Your goal:
In the material below, find every line with "href" and pull it out.

Data for this exercise:
[Start of Attachment]

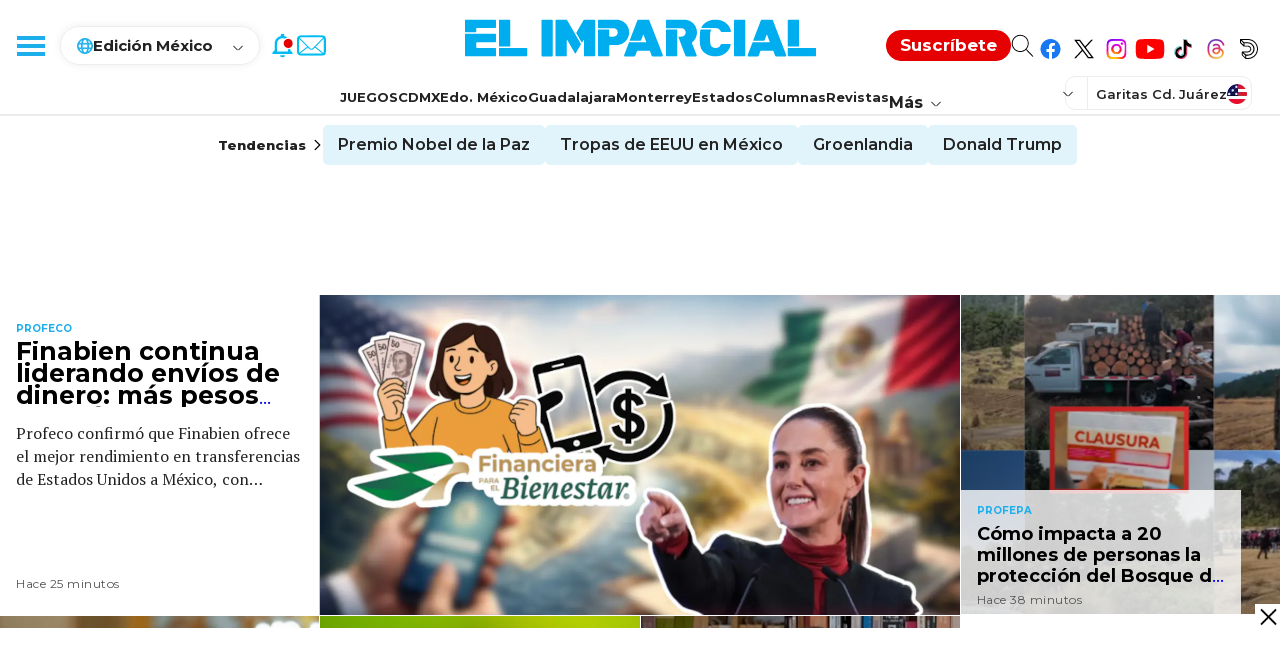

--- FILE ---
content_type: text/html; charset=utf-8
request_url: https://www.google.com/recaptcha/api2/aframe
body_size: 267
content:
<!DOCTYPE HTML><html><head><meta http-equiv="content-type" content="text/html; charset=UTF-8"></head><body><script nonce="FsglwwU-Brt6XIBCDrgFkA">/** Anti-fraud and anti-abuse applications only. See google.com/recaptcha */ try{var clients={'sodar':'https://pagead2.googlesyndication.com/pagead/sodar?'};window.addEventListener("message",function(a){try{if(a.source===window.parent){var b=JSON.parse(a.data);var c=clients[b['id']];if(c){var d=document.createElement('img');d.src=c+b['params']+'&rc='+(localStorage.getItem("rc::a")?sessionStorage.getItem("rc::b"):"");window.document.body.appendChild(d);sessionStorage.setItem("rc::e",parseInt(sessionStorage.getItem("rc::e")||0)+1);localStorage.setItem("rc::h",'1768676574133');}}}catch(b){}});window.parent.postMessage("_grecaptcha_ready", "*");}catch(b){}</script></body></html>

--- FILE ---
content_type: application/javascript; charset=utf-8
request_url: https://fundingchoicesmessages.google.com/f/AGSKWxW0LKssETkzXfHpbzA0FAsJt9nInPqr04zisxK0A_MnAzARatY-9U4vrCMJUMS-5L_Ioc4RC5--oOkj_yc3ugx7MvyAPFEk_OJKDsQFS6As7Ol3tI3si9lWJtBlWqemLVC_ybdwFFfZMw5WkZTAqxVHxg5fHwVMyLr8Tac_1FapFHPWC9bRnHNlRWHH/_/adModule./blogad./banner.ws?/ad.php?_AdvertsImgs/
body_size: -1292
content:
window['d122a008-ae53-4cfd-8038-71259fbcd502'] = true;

[End of Attachment]
[Start of Attachment]

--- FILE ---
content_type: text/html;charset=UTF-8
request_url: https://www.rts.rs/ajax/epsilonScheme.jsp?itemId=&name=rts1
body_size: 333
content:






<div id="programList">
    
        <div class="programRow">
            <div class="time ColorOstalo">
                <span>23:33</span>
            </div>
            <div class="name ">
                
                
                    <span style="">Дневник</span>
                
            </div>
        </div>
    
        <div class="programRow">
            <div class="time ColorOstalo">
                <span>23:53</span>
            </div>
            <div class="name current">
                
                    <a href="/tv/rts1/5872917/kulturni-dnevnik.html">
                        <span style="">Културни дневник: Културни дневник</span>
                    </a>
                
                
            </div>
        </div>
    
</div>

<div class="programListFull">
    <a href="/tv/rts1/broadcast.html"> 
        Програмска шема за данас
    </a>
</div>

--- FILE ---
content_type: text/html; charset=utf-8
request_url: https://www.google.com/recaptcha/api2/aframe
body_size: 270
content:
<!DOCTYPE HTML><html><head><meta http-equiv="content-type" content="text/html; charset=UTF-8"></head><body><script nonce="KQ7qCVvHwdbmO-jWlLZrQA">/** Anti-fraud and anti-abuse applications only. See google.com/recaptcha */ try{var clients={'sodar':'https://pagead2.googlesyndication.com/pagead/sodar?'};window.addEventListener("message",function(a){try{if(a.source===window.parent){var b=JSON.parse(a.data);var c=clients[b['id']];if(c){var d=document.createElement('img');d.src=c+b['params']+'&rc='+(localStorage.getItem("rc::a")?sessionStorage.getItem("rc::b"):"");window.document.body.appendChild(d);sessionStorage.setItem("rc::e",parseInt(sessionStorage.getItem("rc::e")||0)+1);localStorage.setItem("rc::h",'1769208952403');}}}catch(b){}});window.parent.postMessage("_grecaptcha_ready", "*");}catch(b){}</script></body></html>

[End of Attachment]
[Start of Attachment]

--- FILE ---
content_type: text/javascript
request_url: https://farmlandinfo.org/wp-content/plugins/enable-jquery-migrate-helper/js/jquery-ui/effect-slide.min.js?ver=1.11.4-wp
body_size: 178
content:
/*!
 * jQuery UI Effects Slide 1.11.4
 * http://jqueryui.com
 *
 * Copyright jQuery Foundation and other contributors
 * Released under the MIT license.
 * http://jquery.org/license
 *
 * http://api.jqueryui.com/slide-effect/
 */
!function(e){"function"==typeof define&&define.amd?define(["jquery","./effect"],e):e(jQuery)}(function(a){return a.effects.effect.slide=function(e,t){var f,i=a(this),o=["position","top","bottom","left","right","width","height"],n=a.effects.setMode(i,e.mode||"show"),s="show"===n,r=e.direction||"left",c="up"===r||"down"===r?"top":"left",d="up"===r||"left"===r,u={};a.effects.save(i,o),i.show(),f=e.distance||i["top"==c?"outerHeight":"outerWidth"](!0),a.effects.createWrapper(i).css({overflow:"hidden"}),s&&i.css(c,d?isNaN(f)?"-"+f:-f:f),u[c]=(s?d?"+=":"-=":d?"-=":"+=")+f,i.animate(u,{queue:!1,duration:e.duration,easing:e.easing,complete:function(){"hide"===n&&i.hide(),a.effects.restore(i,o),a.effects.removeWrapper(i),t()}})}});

[End of Attachment]

Output:
                    <a href="/tv/rts1/5872917/kulturni-dnevnik.html">
    <a href="/tv/rts1/broadcast.html"> 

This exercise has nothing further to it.